The intended tariff hike proposed by Eskom
Eskom has applied to the National Energy Regulator of South Africa, for an electricity tariff increase of 16.6% for the 2016/2017 financial year. So why are we concerned about this? Firstly, even if Eskom was being run efficiently, electricity is on the brink of becoming completely unaffordable in South Africa. A business day report in September 2015 states that South Africa is the 10th most expensive country in terms of electricity prices globally in 2014, although, according to the world bank, is ranked 93rd in 2014 in terms of GDP per capita. It does not take much imagination to realise that something is very. The Energy Regulation Act states that the licensing conditions of a licensee, such as Eskom, should only allow for an efficient licensee to recoup the full cost of its licensing activities plus a reasonable margin. Eskom is not an efficient licensee. OUTA, assisted by energy specialist Ted Blom, are conducting a study, of which the initial research indicates gross inefficiencies within Eskom, ranging from questionable asset valuation calculations, to the already 500% cost overruns on Medupi, failing to conduct water requirement studies for Medupi, purchasing coal from politically connected companies and middlemen for exorbitant prices, allowing the BHP Billiton contract to continue and more than
OUTA energy spokesperson, Ted Blom, will be presenting OUTA’s objections to the proposed tariff increases on the 5th of February at Gallagher Estate, with the hope of convincing NERSA to refuse Eskoms application for the tariff increase.
South African Airways
South African Airways SAA has been duped in controversy as they have been bailed out many times in the last few years by Government. In recent developments SAA was thwarted by Treasury in an attempt to lease 5 new Airbuses , through an unknown middleman, that would have resulted in SAA defaulting on their agreement with airbus, costing SAA an estimated R603 million. OUTA have put SAA on their radar and are in the process of appointing consultants and investigators to have a closer look at SAA’s dealings. Members will be kept up to date on the progress on the matter.
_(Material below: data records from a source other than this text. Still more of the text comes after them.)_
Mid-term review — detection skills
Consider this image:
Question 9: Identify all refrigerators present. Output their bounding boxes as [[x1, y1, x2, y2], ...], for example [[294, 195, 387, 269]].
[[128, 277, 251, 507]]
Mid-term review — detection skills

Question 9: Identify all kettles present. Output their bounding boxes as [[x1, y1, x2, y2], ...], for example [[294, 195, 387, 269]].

Treasury has published a draft Carbon Tax bill inviting comment from numerous stakeholders (including OUTA) in December 2015, for the introduction of a Carbon Tax Bill.
This is clearly a complex matter and our concern is that this new tax may just be another irrational ineffective policy which will not have the desired impact on behaviour change and subsequent carbon reduction initiatives. Instead, we believe that the carbon tax may simply push up the cost of doing business and very little will happen in the area of Carbon Management/reduction, whilst government’s coffers will be increased with a revenue stream which is not ring-fenced, with very little accountability as regards the spending of this tax.